== About this task ==
Repeat every entry exactly. Leave nothing out.

== Excerpted data ==
========================================================================

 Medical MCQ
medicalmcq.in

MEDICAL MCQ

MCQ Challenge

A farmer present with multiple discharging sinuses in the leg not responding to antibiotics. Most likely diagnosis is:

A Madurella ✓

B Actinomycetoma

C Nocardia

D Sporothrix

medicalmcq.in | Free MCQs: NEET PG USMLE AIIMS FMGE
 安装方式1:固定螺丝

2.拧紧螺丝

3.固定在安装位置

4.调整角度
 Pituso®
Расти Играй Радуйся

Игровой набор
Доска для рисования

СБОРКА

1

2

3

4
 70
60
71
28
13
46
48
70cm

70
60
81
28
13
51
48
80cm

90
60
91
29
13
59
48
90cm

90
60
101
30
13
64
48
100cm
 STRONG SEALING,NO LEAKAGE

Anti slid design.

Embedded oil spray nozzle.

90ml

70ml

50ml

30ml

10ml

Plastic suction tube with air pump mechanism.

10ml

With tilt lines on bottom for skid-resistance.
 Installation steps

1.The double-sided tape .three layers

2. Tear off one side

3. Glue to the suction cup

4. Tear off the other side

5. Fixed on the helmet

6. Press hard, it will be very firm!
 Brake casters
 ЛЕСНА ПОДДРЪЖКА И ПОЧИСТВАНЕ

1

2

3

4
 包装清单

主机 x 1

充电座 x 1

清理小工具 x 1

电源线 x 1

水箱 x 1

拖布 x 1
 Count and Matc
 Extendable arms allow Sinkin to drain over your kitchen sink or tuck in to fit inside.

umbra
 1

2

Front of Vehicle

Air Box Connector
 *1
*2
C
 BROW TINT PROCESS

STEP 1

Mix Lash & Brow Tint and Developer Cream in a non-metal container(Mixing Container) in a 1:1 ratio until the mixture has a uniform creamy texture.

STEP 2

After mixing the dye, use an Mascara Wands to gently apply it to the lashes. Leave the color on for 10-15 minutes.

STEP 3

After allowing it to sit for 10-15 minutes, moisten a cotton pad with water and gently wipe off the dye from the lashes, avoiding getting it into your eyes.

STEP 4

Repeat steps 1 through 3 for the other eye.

========================================================================

== Reply ==
 Medical MCQ
medicalmcq.in

MEDICAL MCQ

MCQ Challenge

A farmer present with multiple discharging sinuses in the leg not responding to antibiotics. Most likely diagnosis is:

A Madurella ✓

B Actinomycetoma

C Nocardia

D Sporothrix

medicalmcq.in | Free MCQs: NEET PG USMLE AIIMS FMGE
 安装方式1:固定螺丝

2.拧紧螺丝

3.固定在安装位置

4.调整角度
 Pituso®
Расти Играй Радуйся

Игровой набор
Доска для рисования

СБОРКА

1

2

3

4
 70
60
71
28
13
46
48
70cm

70
60
81
28
13
51
48
80cm

90
60
91
29
13
59
48
90cm

90
60
101
30
13
64
48
100cm
 STRONG SEALING,NO LEAKAGE

Anti slid design.

Embedded oil spray nozzle.

90ml

70ml

50ml

30ml

10ml

Plastic suction tube with air pump mechanism.

10ml

With tilt lines on bottom for skid-resistance.
 Installation steps

1.The double-sided tape .three layers

2. Tear off one side

3. Glue to the suction cup

4. Tear off the other side

5. Fixed on the helmet

6. Press hard, it will be very firm!
 Brake casters
 ЛЕСНА ПОДДРЪЖКА И ПОЧИСТВАНЕ

1

2

3

4
 包装清单

主机 x 1

充电座 x 1

清理小工具 x 1

电源线 x 1

水箱 x 1

拖布 x 1
 Count and Matc
 Extendable arms allow Sinkin to drain over your kitchen sink or tuck in to fit inside.

umbra
 1

2

Front of Vehicle

Air Box Connector
 *1
*2
C
 BROW TINT PROCESS

STEP 1

Mix Lash & Brow Tint and Developer Cream in a non-metal container(Mixing Container) in a 1:1 ratio until the mixture has a uniform creamy texture.

STEP 2

After mixing the dye, use an Mascara Wands to gently apply it to the lashes. Leave the color on for 10-15 minutes.

STEP 3

After allowing it to sit for 10-15 minutes, moisten a cotton pad with water and gently wipe off the dye from the lashes, avoiding getting it into your eyes.

STEP 4

Repeat steps 1 through 3 for the other eye.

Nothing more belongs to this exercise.